Recurrent Neural Net Language Model (RNNLM)
- Specify the context length
- Use RNN model to represent more complex pattern than than the shallow
- Structure
- Input layer
- Hidden layer
- Output layer
The complexity per training example of the RNN model is
\[Q = H\times H+H\times V\]Parallel Training of Neural Networks
New Log-linear Models
replace(neural network, simple model)
- faster: possibly be trained on much more data efficiently
- less accurate
- Continuous word vectors are learned using simple model
- The N-gram NNLM is trained on top of these distributed representations of words.

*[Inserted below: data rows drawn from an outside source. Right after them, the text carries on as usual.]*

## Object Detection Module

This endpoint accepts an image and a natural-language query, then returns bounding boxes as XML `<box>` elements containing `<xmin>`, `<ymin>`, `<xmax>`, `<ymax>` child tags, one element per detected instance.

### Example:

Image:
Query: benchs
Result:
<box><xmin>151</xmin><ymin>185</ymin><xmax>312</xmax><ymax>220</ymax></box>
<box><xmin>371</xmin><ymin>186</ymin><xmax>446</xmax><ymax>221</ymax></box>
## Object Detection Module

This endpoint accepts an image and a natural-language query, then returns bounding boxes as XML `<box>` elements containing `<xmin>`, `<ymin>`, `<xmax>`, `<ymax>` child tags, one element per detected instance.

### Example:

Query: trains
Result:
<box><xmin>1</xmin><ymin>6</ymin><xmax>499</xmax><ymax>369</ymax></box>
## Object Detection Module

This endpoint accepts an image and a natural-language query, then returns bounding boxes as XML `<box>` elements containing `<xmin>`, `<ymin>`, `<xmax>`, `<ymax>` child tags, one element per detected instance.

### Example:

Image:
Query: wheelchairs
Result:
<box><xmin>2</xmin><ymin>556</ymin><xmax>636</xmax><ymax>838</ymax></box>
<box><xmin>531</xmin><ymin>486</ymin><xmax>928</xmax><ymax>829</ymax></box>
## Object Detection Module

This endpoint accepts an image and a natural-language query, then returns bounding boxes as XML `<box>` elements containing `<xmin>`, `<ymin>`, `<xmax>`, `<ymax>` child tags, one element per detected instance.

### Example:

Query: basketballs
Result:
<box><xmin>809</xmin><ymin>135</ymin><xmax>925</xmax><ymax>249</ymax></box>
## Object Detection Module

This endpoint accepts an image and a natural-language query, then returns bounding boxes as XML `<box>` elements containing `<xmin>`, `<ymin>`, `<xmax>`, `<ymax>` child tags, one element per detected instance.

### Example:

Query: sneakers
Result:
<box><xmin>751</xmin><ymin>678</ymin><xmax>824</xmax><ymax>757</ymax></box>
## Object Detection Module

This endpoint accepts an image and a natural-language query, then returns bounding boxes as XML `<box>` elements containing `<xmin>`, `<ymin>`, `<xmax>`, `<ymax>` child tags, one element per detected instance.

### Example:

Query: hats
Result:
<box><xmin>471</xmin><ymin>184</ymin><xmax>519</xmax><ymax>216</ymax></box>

CBOW: Continuous Bag-of-Words Model
- The non-linear hidden layer: removed
- The projection layer: shared for all words
The order of words in the history does not influence the projection
Building a log-linear classifier with four feature and four history words at the input
Training complexity
\[Q = N\times D + D\times \log_2(V)\]Continuous Skip-gram Model
Goal: maximize classification of a word based on another word in the same sentence
Predict words within a certain range before and after the current word.
Training complexity of this architecture is proportional to
\[Q = C\times (D+D\times \log_2(V))\]- $C$ is the maximum distance of the words
Experiments
When training high dimensional word vectors on a large amount of data, the resulting vectors can be used to answer very subtle semantic relationship between words.
Task Description
Question
- five types of semantic questions
- nine types of syntactic questions
Evaluation
Evaluate the overall accuracy for all question types
- Question is assumed to be correctly answered only if the closet word to the vector computed using the above methods is exactly the same as the correct word in the question.
Data
- Google News corpus
Maximization of Accuracy
We have to increase both vector dimensionality and the amount of the training data together.